Instructions for the task: Down to the last line, the material below should be reproduced exactly.

Supplied data:
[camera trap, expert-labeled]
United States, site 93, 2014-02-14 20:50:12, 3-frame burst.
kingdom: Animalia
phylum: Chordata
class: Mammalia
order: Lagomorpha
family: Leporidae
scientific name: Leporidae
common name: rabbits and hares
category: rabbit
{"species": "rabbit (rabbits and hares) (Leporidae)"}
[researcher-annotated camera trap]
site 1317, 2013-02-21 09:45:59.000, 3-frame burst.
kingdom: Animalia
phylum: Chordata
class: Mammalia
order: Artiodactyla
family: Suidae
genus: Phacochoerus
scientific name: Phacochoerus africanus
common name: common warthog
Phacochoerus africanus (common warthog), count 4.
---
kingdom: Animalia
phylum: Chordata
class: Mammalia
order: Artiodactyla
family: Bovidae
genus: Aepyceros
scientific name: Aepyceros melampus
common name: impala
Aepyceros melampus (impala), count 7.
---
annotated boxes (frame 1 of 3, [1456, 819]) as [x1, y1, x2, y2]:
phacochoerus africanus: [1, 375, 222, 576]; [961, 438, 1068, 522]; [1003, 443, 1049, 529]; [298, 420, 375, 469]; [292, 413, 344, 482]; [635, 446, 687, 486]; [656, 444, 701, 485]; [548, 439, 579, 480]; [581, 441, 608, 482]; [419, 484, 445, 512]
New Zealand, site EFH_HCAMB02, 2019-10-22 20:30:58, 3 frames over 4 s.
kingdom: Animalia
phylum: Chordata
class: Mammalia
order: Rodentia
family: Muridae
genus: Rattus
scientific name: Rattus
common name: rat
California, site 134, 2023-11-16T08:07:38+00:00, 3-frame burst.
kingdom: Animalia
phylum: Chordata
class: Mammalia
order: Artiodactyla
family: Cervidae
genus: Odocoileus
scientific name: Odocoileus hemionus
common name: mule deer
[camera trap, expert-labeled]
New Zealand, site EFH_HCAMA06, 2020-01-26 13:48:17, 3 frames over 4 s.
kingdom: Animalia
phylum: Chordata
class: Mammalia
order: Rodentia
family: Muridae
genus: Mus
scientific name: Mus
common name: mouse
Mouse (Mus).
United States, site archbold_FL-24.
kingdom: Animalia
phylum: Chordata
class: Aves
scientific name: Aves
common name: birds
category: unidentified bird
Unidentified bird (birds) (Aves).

Reply:
[camera trap, expert-labeled]
United States, site 93, 2014-02-14 20:50:12, 3-frame burst.
kingdom: Animalia
phylum: Chordata
class: Mammalia
order: Lagomorpha
family: Leporidae
scientific name: Leporidae
common name: rabbits and hares
category: rabbit
{"species": "rabbit (rabbits and hares) (Leporidae)"}
[researcher-annotated camera trap]
site 1317, 2013-02-21 09:45:59.000, 3-frame burst.
kingdom: Animalia
phylum: Chordata
class: Mammalia
order: Artiodactyla
family: Suidae
genus: Phacochoerus
scientific name: Phacochoerus africanus
common name: common warthog
Phacochoerus africanus (common warthog), count 4.
---
kingdom: Animalia
phylum: Chordata
class: Mammalia
order: Artiodactyla
family: Bovidae
genus: Aepyceros
scientific name: Aepyceros melampus
common name: impala
Aepyceros melampus (impala), count 7.
---
annotated boxes (frame 1 of 3, [1456, 819]) as [x1, y1, x2, y2]:
phacochoerus africanus: [1, 375, 222, 576]; [961, 438, 1068, 522]; [1003, 443, 1049, 529]; [298, 420, 375, 469]; [292, 413, 344, 482]; [635, 446, 687, 486]; [656, 444, 701, 485]; [548, 439, 579, 480]; [581, 441, 608, 482]; [419, 484, 445, 512]
New Zealand, site EFH_HCAMB02, 2019-10-22 20:30:58, 3 frames over 4 s.
kingdom: Animalia
phylum: Chordata
class: Mammalia
order: Rodentia
family: Muridae
genus: Rattus
scientific name: Rattus
common name: rat
California, site 134, 2023-11-16T08:07:38+00:00, 3-frame burst.
kingdom: Animalia
phylum: Chordata
class: Mammalia
order: Artiodactyla
family: Cervidae
genus: Odocoileus
scientific name: Odocoileus hemionus
common name: mule deer
[camera trap, expert-labeled]
New Zealand, site EFH_HCAMA06, 2020-01-26 13:48:17, 3 frames over 4 s.
kingdom: Animalia
phylum: Chordata
class: Mammalia
order: Rodentia
family: Muridae
genus: Mus
scientific name: Mus
common name: mouse
Mouse (Mus).
United States, site archbold_FL-24.
kingdom: Animalia
phylum: Chordata
class: Aves
scientific name: Aves
common name: birds
category: unidentified bird
Unidentified bird (birds) (Aves).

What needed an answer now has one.